Tribe and Luttig cite a new, soon-to-be-published, deeply-researched article (already available here) in an academic journal that comes to the same conclusion. Entitled “The Sweep and Force of Section Three” and written by William Baude and Michael Stokes Paulsen, affiliates of the rightwing Federalist Society, the paper points out that the section was added after the Civil War to prevent rebel Confederates from running for office and therefore subverting the nation.
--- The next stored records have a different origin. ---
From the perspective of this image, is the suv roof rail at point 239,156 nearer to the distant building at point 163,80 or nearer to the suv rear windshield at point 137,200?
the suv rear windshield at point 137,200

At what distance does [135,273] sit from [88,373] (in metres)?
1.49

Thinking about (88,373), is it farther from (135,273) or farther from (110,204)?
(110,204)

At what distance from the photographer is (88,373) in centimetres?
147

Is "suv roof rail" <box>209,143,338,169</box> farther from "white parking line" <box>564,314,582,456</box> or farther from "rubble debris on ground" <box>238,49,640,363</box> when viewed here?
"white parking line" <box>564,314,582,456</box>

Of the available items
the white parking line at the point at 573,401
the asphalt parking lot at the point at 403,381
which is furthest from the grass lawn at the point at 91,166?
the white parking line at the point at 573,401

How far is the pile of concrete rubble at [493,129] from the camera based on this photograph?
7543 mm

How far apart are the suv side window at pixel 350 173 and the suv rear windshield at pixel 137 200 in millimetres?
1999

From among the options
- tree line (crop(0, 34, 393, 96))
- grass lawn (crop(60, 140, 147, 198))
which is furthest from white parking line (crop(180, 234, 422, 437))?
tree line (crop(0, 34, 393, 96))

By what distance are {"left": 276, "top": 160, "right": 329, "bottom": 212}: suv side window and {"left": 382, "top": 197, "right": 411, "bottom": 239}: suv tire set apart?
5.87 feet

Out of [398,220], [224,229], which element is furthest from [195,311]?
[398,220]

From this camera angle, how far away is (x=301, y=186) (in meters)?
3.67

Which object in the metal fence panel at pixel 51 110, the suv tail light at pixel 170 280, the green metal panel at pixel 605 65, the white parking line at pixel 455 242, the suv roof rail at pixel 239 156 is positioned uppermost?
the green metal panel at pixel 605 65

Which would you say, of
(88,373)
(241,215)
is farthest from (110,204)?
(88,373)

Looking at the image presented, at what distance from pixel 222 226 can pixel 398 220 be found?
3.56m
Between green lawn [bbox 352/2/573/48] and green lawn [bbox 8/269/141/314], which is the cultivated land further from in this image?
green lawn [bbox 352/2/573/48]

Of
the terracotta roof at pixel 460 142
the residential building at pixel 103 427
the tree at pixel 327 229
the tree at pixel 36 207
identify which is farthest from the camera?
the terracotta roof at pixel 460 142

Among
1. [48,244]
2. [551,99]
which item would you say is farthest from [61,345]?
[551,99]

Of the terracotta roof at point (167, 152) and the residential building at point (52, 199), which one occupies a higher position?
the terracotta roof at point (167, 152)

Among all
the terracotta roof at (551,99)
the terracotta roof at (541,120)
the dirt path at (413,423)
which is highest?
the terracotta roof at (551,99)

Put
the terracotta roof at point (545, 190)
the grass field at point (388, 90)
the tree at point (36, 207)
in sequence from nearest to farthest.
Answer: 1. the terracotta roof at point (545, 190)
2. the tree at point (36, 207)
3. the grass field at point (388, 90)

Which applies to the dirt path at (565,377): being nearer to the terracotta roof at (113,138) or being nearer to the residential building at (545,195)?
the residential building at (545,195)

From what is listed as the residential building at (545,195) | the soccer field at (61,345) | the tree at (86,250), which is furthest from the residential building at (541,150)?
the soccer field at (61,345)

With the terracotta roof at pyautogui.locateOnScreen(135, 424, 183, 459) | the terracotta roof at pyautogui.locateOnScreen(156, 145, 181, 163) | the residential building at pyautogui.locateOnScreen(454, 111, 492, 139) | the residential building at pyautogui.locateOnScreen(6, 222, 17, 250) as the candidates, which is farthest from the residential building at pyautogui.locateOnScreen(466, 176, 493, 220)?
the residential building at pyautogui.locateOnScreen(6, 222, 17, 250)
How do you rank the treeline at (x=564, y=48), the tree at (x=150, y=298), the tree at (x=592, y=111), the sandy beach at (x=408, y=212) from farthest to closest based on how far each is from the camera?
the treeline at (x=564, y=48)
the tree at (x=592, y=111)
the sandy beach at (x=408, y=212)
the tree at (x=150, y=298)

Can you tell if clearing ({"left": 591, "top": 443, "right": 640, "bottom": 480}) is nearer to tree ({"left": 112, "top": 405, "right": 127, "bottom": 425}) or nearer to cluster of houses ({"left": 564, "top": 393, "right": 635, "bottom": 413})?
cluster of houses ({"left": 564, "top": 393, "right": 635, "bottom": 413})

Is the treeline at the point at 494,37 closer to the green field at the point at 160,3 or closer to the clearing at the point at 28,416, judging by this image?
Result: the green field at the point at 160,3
But it’s not only of its time:
The two of us have long believed, and Baude and Paulsen have now convincingly demonstrated, that notwithstanding its specific historical origin, Section 3 is no anachronism or relic from the past; rather, it applies with the same force and effect today as it did the day it was ratified—as does every other provision, clause, and word of the Constitution that has not been repealed or revised by amendment.
Baude and Paulsen also point out that Section 3 “requires no legislation, criminal conviction, or other judicial action in order to effectuate its command.”
Of course, banning Trump would not go over well with this famously amped-up base. “The process that will play out over the coming year could give rise to momentary social unrest and even violence,” warn Tribe and Luttig. “But so could the failure to engage in this constitutionally mandated process.”
They conclude:
The men who framed and ratified the Fourteenth Amendment entrusted to us, ‘the People of the United States,’ the means to vigilantly protect against those who would make a mockery of American democracy, the Constitution, the rule of law—and of America itself. It fell to the generations that followed to enforce our hallowed Constitution and ensure that our Union endures. Today, that responsibility falls to us.”
In the meantime, the jail-bound Trump is already skipping the GOP debates, so it’s almost like he isn’t running for president anyway.